* [TEXTO DE LECTURA]
================

Devaluación de la peseta. Su fin es mejorar artificialmente la competitividad de las empresas españolas en el exterior pero su efecto posterior es una reducción de la capacidad adquisitiva de los salarios.
Con la excusa de luchar contra el paro se presentan, por primera vez, una serie de normas que permiten la contratación temporal, sobre todo de jóvenes que no han accedido nunca a un puesto de trabajo.
Se permite, también por primera vez, el despido de hasta el 5% de las plantillas.
En cuanto al acuerdo político persigue la continuidad de ciertas instituciones y normas legales heredadas del franquismo y que son vitales para la clase dominante. Se presentan como grandes reformas y grandes concesiones a la clase trabajadora a cambio de los sacrificios que se exigen en el acuerdo económico pero en realidad significan el respaldo de los firmantes al mantenimiento de lo esencial de la estructura estatal franquista. Por ejemplo, no se plantea la supresión de la Ley de Orden Público franquista y su sustitución por una Ley democrática, sino su «revisión parcial». Se despenaliza el ejercicio del derecho de reunión, de asociación y la propaganda política aunque se le imponen muchas limitaciones tipificando los delitos correspondientes por la violación de estos derechos. Esta es una prueba del carácter escasamente democrático que habían tenido las primeras elecciones con la legislación franquista en vigor. Lo mismo sucede con el derecho de expresión; se elimina la censura previa de toda publicación pero se impone el «depósito previo de publicaciones» y se deja en manos del poder judicial (el mismo que bajo el franquismo) las decisiones sobre la censura. El ejercicio de estos derechos no eran una «concesión» del ex Secretario General del Glorioso Movimiento Nacional –Suárez– sino que era una conquista previamente arrancada por el movimiento obrero en sus luchas. También mantienen el Código Penal con alguna pequeña reforma, eliminando tan solo aquellos aspectos más escandalosos de su vigencia durante la dictadura franquista, como, por ejemplo, la despenalización del divorcio y del «amancebamiento»; se creó el delito de tortura; se reconoció la asistencia letrada a los detenidos. Los firmantes también aceptan el mantenimiento de la jurisdicción militar del ejército franquista y de las fuerzas represivas de la dictadura que tan sólo sufrirán una «reorganización» que será más cosmética que real. Los «grises» pasan a ser «maderos», y poco más. Todos los crímenes policiales y parapoliciales de aquella época (por no hablar de los de la guerra, la postguerra y las casi cuatro décadas de dictadura), quedan impunes.

================

* [EXTRACTO DE DATOS]
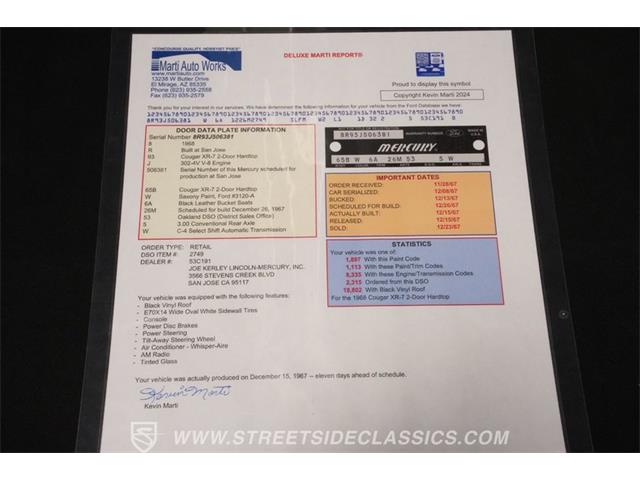1968 Mercury Cougar (CC-2072273) for sale in Concord, North Carolina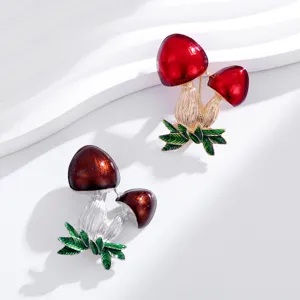 Spilla fungo goccia d'olio cartone animato simpatico smalto pianta spilla accessori moda.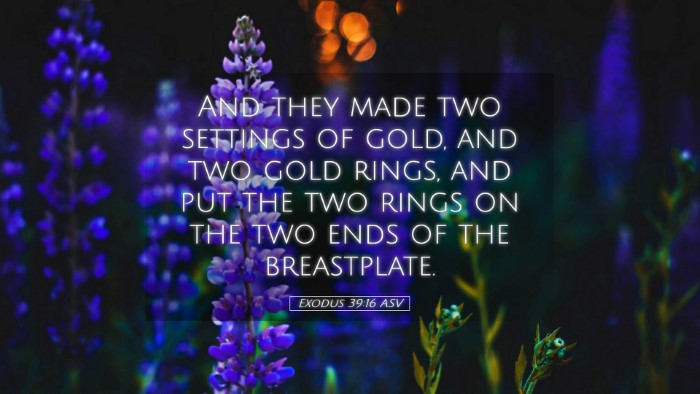 Picture 05 - Exodus 39:16 ASV Desktop Wallpaper - And they made two settings of gold, and two gold - Desktop Bible Verse Wallpaper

================

* [EJERCICIO 1] Traduce al inglés esta oración del texto de lectura: «Se permite, también por primera vez, el despido de hasta el 5% de las plantillas.»
* [EJERCICIO 2] Según el texto de lectura, ¿qué se impone al eliminarse la censura previa de toda publicación?
Las líneas no tienen ningún papel en esta parte.

* [RESPUESTA 1] Also for the first time, the dismissal of up to 5% of the workforce is permitted.

* [RESPUESTA 2] Se impone el «depósito previo de publicaciones».